2t^4 + 3t^2 - 81/128 = 0

yielding the solution:

t^2 = -3/4 +/- (1/4) sqrt(9 + 81/16)
= -3/4 +/- (1/4) sqrt(225/16)
= -3/4 +/- (1/4) (15/4)
= -12/16 +/- 15/16
= (-12 +/- 15) / 16

t^2 = -27 / 16 or 3 / 16

However, we know that 0 <= t^2 <= 9/4, so we have the single solution:

t^2 = 3/16

so

t = sqrt(3) / 4

s = t + 1/2 = (2 + sqrt(3)) / 4

Now, s = sin^2 x, so we have:

sin x = (1/2) sqrt(2 + sqrt(3))

Where both square roots could be either positive or negative.

For some reason, I feel that knowing a lot of solutions to the original equation should help me -- if x is a solution, then so is -x, ix, and 90 - x, from which you can make lots more solutions -- but I couldn't get such an approach to help.

Last edited: Jan 5, 2005
10. Jan 5, 2005

### krab

But it's not meant to be 1; it's meant to be 97/128, which it is.

BTW, I found your error.
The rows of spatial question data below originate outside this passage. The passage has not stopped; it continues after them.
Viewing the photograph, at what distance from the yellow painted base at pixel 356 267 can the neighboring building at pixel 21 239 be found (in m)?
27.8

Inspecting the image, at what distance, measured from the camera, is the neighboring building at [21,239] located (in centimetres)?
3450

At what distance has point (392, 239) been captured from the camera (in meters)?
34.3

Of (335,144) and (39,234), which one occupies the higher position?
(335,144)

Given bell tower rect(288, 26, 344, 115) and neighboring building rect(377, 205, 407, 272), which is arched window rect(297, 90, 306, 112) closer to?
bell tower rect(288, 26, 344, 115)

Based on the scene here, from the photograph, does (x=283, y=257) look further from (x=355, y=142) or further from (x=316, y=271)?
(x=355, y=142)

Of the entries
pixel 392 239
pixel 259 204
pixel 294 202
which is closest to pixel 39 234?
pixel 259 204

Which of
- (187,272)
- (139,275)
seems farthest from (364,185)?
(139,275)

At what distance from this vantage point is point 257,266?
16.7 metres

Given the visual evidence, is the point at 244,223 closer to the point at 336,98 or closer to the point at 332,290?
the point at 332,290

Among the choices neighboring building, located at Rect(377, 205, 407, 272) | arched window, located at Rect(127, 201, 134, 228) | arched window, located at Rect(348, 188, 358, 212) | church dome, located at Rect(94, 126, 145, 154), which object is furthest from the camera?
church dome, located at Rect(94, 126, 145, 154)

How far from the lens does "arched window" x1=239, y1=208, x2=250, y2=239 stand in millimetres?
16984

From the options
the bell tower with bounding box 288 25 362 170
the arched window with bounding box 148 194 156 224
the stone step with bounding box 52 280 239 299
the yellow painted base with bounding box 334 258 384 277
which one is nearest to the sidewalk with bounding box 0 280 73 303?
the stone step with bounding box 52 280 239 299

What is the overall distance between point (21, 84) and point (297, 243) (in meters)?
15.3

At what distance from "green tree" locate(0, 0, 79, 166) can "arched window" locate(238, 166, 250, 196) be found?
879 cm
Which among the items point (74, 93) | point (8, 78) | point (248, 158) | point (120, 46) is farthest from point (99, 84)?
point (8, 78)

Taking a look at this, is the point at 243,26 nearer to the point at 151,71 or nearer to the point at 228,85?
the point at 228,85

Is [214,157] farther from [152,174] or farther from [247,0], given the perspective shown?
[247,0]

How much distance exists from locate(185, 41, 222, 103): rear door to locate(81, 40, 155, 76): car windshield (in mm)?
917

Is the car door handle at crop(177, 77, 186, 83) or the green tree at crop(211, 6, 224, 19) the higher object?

In your equation 1, your last 2 should be a 4. Apart from this, the technique is really nice.

11. Jan 5, 2005

### dextercioby

Hurkyl,i found two solutions in the reals,in the interval $(-\frac{\pi}{4},+\frac{\pi}{4})$,because i found it easier to use 'arcsin'.
Solving the eq.
$$\sin 2x=\pm \frac{1}{2}$$
on the whole real exis would yield all real solutions to the equation.

If u wanna inlcude complex solutions as well,u should use not circular,but hyperbolic trigonometry (identities and stuff).

Daniel.

12. Jan 6, 2005

### Curious3141

The solutions have already been given, but perhaps the most "direct" way to do this would be like so :

Let $c = \cos \theta$, $s = \sin \theta$, $S = \sin 2\theta$

$$s^8 + c^8 = 97/128$$

$$(c^4 + s^4)^2 - 2(c^2s^2)^2 = \frac {97}{128}$$

$$((c^2 + s^2)^2 - 2c^2s^2)^2 - 2(\frac{1}{4}S^2)^2 = \frac {97}{128}$$

$$(1 - \frac{1}{2}S^2)^2 - 2(\frac{1}{4}S^2)^2 = \frac {97}{128}$$

$$(1 - \frac{1}{2}S^2)^2 - \frac{1}{8}S^4 = \frac {97}{128}$$

Expanding the LHS, rearranging and simplifying,

$$\frac{1}{8}S^4 - S^2 + \frac{31}{128} = 0$$

which is a quadratic equation in S^2. Solving that will give the required general solution in the reals :

$$\theta = n\pi (+/-) \frac{\pi}{12}$$ or $$n\pi (+/-) \frac{5\pi}{12}$$

Last edited: Jan 6, 2005
13. Jan 7, 2005

### tongos

oh boy, anyone in highschool taking the amc 12 in a few weeks?